In this 21st century with the development of sophisticated technology in all fields life has become easier compared to the previous decades. One such result obtained by the development of the sophisticated technology is Artificial intelligence, which we are all well familiar with, as it has been a popular focus in the movies like The Matrix, The terminator, Avengers etc. Lately we have been hearing about other terms like ''Machine Learning'' and ''Deep Learning'' which are used often when talking about Artificial Intelligence.
Though these terms are used interchangeably, they are different. There have been various stages of AI since its inception in 1950's. AI is a broad area of computer science which enables the computers to think in which Machine learning is one of the sub areas. ML is part of AI and is a bunch of statistical tools to learn from data.
Deep learning is also a sub area of Artificial Intelligence which has taken shape since 2006 and deals with neural networks and multi-layer neural networks. To implement all these Artificial Intelligence, Machine learning and deep learning many mathematical concepts like probability, statistics, Linear algebra, numerical optimization and computer programming are to be incorporated. Out of all the sub areas of Artificial intelligence, deep learning is the fast-evolving sub area whose implementation and research is being concentrated widely with the development of the programming languages like python and the powerful arsenal packages like Tensor flow, Theano etc. Let us see each of these topics and their applications in different fields in short and simple way.
The goal of AI is to create systems that can function independently and intelligently. Humans can speak, listen, and communicate through language. This is the field of speech recognition. Much of speech recognition is statistically based, hence is called statistical learning. Humans can write and read text in a language. This is field of Natural Language processing(NLP). Humans can see with their eyes and process what they see. This is computer vision. Humans recognize the scene around them through eyes which create images of the world. This field of image processing which even though is not directly related to AI is required for computer vision. Humans can understand their environment and move around fluidly, this is the field of robotics.
Humans have ability to recognize patterns and group things of like objects based on similarity. This is called pattern recognition. Machines are more capable than humans in pattern recognition by processing huge amounts of data and the dimensions of data. This is the field of Machine learning. Human brain is a network of neurons and use these neurons to understand and learn things. If we can replicate the structure and the function of the human brain we might be able to get cognitive capabilities in machines. This is the field of neural networks. If these networks are more complex and deeper and we use those to learn complex things that is the field of deep learning.

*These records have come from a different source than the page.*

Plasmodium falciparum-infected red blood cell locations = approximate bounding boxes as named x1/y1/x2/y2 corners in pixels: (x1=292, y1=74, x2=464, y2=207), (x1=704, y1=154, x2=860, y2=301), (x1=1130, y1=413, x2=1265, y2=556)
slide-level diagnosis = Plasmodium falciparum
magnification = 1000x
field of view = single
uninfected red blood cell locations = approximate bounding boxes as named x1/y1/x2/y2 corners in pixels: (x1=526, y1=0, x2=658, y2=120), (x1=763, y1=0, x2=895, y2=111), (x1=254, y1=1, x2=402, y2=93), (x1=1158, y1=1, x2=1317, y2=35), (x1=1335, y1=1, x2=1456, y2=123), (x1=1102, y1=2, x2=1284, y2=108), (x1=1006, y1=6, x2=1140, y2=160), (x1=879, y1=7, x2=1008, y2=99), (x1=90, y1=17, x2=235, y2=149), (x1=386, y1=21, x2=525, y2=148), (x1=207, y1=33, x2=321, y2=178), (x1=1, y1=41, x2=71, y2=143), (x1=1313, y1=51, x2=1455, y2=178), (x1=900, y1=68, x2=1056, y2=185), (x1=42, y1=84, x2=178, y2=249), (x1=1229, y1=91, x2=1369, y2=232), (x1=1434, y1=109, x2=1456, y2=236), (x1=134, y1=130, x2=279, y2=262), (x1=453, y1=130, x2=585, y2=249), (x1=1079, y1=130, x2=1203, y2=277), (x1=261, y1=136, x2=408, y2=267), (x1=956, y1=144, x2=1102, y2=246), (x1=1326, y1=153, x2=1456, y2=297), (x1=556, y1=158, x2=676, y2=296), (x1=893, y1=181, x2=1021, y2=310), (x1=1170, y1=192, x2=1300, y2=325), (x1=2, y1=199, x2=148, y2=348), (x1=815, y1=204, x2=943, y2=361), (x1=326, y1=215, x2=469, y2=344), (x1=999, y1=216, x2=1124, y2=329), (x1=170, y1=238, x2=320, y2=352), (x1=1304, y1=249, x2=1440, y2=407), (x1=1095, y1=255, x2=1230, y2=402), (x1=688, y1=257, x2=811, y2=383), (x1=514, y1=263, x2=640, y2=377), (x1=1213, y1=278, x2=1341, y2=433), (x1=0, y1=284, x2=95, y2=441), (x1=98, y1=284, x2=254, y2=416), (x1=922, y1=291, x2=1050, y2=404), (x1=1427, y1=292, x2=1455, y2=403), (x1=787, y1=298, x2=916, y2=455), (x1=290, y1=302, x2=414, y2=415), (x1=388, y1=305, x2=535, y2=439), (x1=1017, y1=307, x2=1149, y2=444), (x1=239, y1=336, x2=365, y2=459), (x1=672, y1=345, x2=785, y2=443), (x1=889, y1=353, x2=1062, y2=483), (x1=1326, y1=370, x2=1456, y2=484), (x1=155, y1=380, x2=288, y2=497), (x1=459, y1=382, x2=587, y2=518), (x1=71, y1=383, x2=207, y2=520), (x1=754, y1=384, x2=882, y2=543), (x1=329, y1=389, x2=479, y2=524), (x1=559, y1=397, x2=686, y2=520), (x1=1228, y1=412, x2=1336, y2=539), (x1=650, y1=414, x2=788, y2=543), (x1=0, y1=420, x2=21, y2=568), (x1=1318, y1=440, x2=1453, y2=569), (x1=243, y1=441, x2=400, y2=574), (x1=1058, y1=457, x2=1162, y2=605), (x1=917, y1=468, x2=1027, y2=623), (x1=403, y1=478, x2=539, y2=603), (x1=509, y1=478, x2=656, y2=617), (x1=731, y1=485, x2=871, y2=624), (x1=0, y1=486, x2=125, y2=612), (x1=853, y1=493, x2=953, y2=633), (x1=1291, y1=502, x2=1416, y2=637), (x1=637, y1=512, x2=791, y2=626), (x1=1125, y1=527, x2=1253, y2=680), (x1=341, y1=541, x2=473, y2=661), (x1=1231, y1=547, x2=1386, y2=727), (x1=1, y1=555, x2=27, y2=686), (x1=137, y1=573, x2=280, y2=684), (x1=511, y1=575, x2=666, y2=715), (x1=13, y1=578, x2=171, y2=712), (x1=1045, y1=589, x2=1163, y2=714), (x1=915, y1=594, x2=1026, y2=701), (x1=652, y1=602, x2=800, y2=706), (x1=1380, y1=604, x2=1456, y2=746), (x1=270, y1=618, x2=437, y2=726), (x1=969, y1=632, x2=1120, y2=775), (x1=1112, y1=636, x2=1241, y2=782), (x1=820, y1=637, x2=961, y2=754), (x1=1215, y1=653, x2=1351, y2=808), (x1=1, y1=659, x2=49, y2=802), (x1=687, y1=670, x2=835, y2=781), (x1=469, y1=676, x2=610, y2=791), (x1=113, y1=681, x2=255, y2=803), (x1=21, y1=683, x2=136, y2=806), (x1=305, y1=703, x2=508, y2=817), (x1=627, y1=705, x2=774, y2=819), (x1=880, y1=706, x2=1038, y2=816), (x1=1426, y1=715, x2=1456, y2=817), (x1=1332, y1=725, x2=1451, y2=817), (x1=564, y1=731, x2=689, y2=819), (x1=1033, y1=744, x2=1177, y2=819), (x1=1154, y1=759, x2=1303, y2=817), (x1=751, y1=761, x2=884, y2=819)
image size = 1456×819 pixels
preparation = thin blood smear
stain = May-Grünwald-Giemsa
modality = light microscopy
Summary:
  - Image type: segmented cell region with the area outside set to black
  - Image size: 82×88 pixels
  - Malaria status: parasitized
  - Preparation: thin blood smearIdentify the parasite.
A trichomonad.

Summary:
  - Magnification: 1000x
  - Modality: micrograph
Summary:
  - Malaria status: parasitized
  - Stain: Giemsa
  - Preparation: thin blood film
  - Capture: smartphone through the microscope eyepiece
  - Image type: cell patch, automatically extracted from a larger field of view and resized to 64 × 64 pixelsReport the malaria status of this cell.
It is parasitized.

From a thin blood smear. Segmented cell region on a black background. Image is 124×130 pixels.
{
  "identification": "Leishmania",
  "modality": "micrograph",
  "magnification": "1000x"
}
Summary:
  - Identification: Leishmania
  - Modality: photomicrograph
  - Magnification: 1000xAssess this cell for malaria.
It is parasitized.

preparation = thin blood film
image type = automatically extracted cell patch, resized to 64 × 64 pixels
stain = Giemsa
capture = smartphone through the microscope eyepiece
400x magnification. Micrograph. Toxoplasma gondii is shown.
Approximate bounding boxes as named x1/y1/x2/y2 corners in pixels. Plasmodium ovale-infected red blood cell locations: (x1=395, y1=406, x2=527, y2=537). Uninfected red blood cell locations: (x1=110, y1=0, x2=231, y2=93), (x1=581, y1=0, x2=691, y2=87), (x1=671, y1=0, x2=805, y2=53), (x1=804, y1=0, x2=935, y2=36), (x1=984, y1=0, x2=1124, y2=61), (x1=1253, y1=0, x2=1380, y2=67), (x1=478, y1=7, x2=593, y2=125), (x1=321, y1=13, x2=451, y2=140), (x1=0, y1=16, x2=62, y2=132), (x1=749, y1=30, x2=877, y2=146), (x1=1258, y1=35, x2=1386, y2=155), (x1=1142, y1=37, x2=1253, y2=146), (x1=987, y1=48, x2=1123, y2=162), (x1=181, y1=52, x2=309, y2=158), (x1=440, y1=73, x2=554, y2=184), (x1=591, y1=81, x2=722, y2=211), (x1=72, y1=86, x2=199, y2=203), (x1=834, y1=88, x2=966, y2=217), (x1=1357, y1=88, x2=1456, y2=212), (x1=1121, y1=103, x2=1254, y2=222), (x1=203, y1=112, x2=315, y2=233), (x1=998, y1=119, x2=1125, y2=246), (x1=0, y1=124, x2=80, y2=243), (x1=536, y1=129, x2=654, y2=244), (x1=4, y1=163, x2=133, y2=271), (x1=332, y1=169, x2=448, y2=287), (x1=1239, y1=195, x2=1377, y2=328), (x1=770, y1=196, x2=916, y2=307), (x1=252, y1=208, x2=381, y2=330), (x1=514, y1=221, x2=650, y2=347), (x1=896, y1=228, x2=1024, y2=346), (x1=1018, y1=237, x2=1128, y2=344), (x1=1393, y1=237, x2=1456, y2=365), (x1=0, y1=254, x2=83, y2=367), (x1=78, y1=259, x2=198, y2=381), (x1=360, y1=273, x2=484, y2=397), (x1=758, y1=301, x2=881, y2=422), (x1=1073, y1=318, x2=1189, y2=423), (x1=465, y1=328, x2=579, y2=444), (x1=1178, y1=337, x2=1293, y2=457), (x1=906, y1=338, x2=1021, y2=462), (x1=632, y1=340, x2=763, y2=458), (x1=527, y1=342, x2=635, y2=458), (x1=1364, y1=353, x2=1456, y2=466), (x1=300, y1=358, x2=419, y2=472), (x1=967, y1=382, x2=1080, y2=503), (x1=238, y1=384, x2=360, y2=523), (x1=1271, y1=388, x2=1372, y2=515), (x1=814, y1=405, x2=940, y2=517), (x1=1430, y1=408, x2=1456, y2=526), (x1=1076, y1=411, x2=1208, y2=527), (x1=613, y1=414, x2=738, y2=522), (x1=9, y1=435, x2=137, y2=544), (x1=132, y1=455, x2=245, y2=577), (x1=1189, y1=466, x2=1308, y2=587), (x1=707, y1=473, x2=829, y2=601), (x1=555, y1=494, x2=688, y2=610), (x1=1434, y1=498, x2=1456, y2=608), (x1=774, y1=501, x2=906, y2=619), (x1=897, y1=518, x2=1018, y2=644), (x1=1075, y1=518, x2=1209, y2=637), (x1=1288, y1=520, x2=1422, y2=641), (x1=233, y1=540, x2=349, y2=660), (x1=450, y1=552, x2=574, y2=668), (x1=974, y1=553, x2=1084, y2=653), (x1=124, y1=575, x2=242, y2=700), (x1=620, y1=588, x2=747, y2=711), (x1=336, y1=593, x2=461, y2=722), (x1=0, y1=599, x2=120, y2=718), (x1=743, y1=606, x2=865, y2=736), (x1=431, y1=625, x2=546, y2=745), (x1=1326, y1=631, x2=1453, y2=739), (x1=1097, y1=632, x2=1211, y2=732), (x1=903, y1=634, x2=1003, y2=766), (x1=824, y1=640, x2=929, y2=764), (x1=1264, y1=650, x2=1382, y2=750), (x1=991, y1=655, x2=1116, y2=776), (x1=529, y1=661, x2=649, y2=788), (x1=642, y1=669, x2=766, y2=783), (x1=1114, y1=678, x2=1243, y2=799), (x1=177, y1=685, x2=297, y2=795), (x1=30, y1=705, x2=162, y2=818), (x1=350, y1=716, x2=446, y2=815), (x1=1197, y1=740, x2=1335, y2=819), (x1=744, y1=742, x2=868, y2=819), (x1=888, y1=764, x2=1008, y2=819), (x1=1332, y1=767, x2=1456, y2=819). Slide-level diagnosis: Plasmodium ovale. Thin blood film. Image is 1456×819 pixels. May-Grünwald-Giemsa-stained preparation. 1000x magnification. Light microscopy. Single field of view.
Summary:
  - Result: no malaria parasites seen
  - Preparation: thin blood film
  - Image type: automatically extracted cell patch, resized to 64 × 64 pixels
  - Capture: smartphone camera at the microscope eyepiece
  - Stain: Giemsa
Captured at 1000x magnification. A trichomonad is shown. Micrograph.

There are different types of deep learning in machines which are essentially different techniques to replicate what the human brain does. If we get the network to scan images from left to right, top to bottom then this neural network is a convolution neural network(CNN) which is used to recognize objects in a scene. This is how computer vision fits in and object recognition is accomplished through Artificial Intelligence. Humans have the capability to remember things. We can remember what we had for dinner last night, well at least most of us. We can get a Neural Networks to remember a limited past. This is a recurrent NN. There are 2 types Neural Networks. They are:
1. Symbolic based and
2. Data based
Data based Neural network is also called as machine learning in which we need to feed the machine lots of data before it can learn. For example, if we have lots of data for sales vs advertising spend we can plot that data to see some kind of pattern. If the machine can learn this pattern, then we can make predictions based on what the machine has learnt. While humans can easily learn in 1-dimension, 2-dimension and 3-dimensions, machines can learn in many more dimensions like even in 100 or 1000s of dimensions. Machines can look at lots of high dimension data and determine patterns. Once the machine learns these patterns, it can make predictions that humans can't even come close to. We can use all these machine learning techniques to perform either classification or prediction. For example, when we use some information about customers to assign new customers to a group like young adults then you are classifying that customer. If you are using the data to predict if they are likely to move on to the competitor, then you are making a prediction. There is another way to think about learning algorithms used for AI. If we train an algorithm with data that also contains the answer, then it is called supervised learning. For example, when we train a machine to recognize our friends by name we will need to identify them for the computer. If we train an algorithm with data where you want the machine to figure out the patterns, then it is unsupervised learning. For example, we might want to feed the data about celestial objects in the universe and expect the machine to come up with the patterns in the data by itself is an example of unsupervised learning. If we give any algorithm any goal and expect the machine to achieve that goal through trial and error then it is called reinforcement learning. A robot attempting to climb a wall is an example of reinforcement learning.
From the explanation and the applications stated above we can say that Machine learning and deep learning are branches of Artificial Intelligence which appear to be similar but are different from each other and each of these has diverse applications in the modern world. With the advancement in all these technologies, many difficult tasks have become simpler and will become even more simpler. Each of the sub areas of Artificial Intelligence is very vast and will take many years to do research, learn, implement and develop.